Stanwell is situated in the Hundred of Spelthorne, an ancient Anglo-Saxon division of Middlesex. It is still a Petty Sessional division, but no man knows where the ancient thorn-tree stood that marked the meeting-place of our remote forefathers—that “Spele-Thorn,” or Speech Thorn, where the open-air folk-moot was held.

It is a pleasant village, with a very large church, whose tall, shingled spire rises amid luxuriant elms. Near by is a seventeenth-century schoolhouse with a tablet inscribed:

This House and this Free Schoole were founded at the charge of the Right Honourable Thomas, Lord Kynvett, Baron of Escricke, and the Lady Elizabeth his wife. Endowed with a perpetuall revennew of Twenty Pound Land. By the yeare. 1624.
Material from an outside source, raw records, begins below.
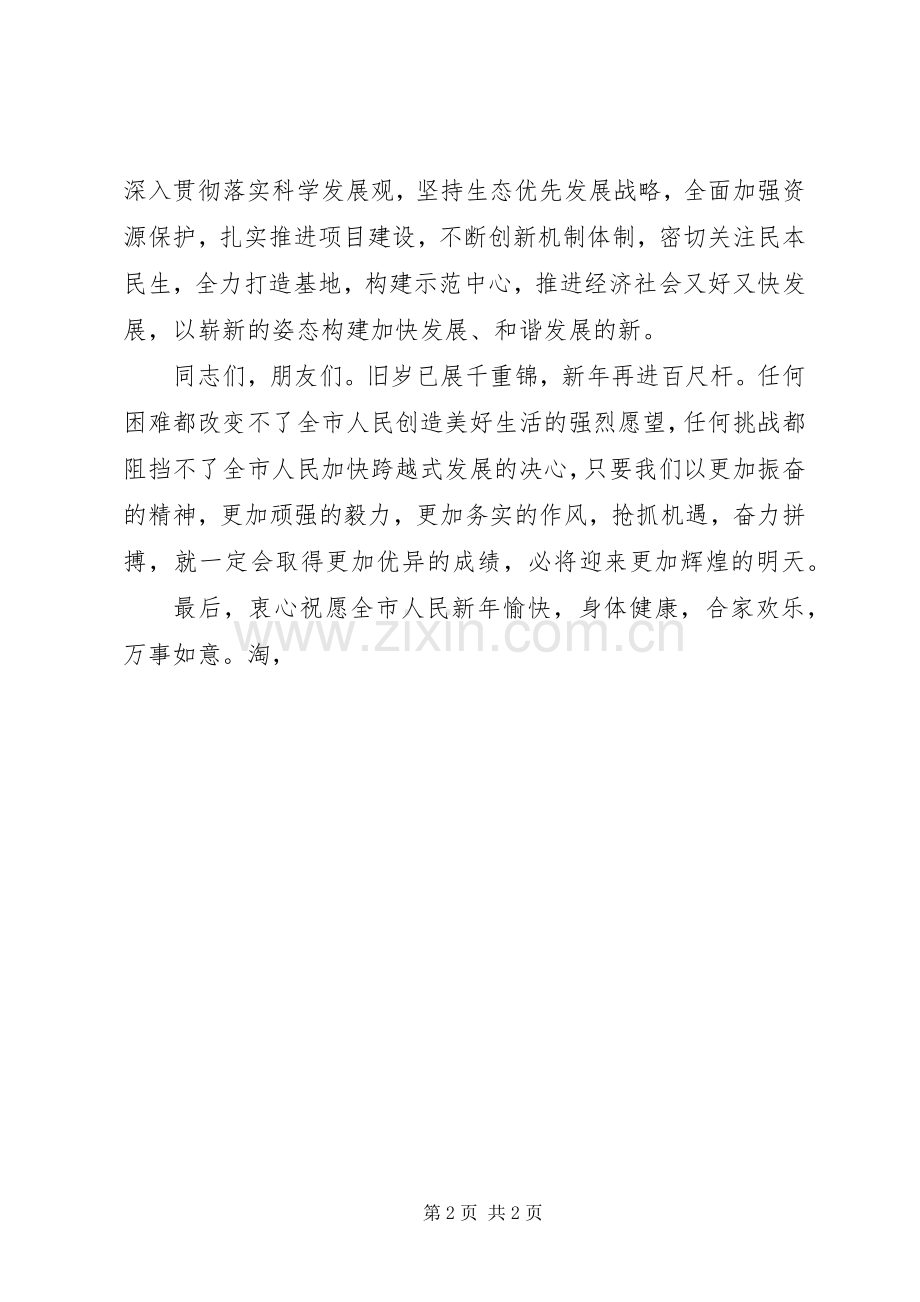 深入贯彻落实科学发展观，坚持生态优先发展战略，全面加强资源保护，扎实推进项目建设，不断创新机制体制，密切关注民本民生，全力打造基地，构建示范中心，推进经济社会又好又快发展，以崭新的姿态构建加快发展、和谐发展的新。

同志们，朋友们。旧岁已展千重锦，新年再进百尺杆。任何困难都改变不了全市人民创造美好生活的强烈愿望，任何挑战都阻挡不了全市人民加快跨越式发展的决心，只要我们以更加振奋的精神，更加顽强的毅力，更加务实的作风，抢抓机遇，奋力拼搏，就一定会取得更加优异的成绩，必将迎来更加辉煌的明天。

最后，衷心祝愿全市人民新年愉快，身体健康，合家欢乐，万事如意。淘，

www.zixin.com.cn

第 2 页 共 2 页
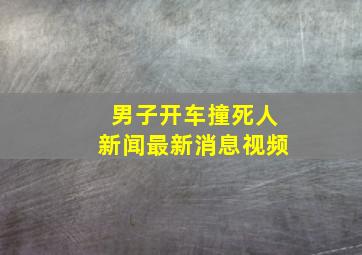 男子开车撞死人
新闻最新消息视频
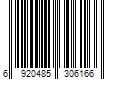 6 920485 306166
A stately monument in the singular taste of that time to Knyvett and his lady is found in the church. Against black marble columns are drawn back stony curtains, disclosing the worthy couple kneeling and facing one another across a prayer-desk, with the steadfast glare of two strange cats on a debatable roof-top. At the same time, although the taste is not that in favour to-day, the workmanship is very fine. It is the work of the famous sculptor, Nicholas Stone, who, it is recorded, received £215 for it.

In the churchyard is a very elaborate tomb, all scroll, boldly-flung volutes, and cherubs gazing stolidly into infinity, recording the extraordinarily many virtues of a person whose name one promptly forgets. It is melancholy to reflect that only in the centuries that are past was it possible to write such epitaphs, and that such supermen in goodness no longer exist. Or is it not rather that we have in our times a better sense of proportion in these mortuary praises?

The manor of Stanwell was granted to the then Sir Thomas Kynvett by James the First, in 1608. It had been a Crown property since 1543, when Henry the Eighth took it, in his autocratic way, from the owner, Lord Windsor. The story is told by Dugdale, who relates how the King sent a message to Lord Windsor that he would dine with him at Stanwell. A magnificent entertainment was accordingly prepared, and the King was fully honoured. We may therefore perhaps imagine the disgust and alarm with which His Majesty’s host heard him declare that he liked the place so well that he was determined to have it; though not, he graciously added, without a beneficial exchange.

Lord Windsor made answer that he hoped His Highness was not in earnest, since Stanwell had been the seat of his ancestors for many generations. The King, with a stern countenance, replied that it must be; commanding him, on his allegiance, to repair to the Attorney-General and settle the business without delay. When he presently did so, the Attorney-General showed him a conveyance already prepared, of Bordesley Abbey in Worcestershire, in exchange for Stanwell, with all its lands and appurtenances.

“Being constrained,” concludes Dugdale, “through dread of the King’s displeasure, to accept of the exchange, he conveyed this manor to His Majesty, being commanded to quit Stanwell immediately, though he had laid in his Christmas provision for keeping his wonted hospitality there, saying that they should not find it bare Stanwell.” But the deed of exchange, still in existence in the Record Office, is dated nearly three months later, March 14, 1543.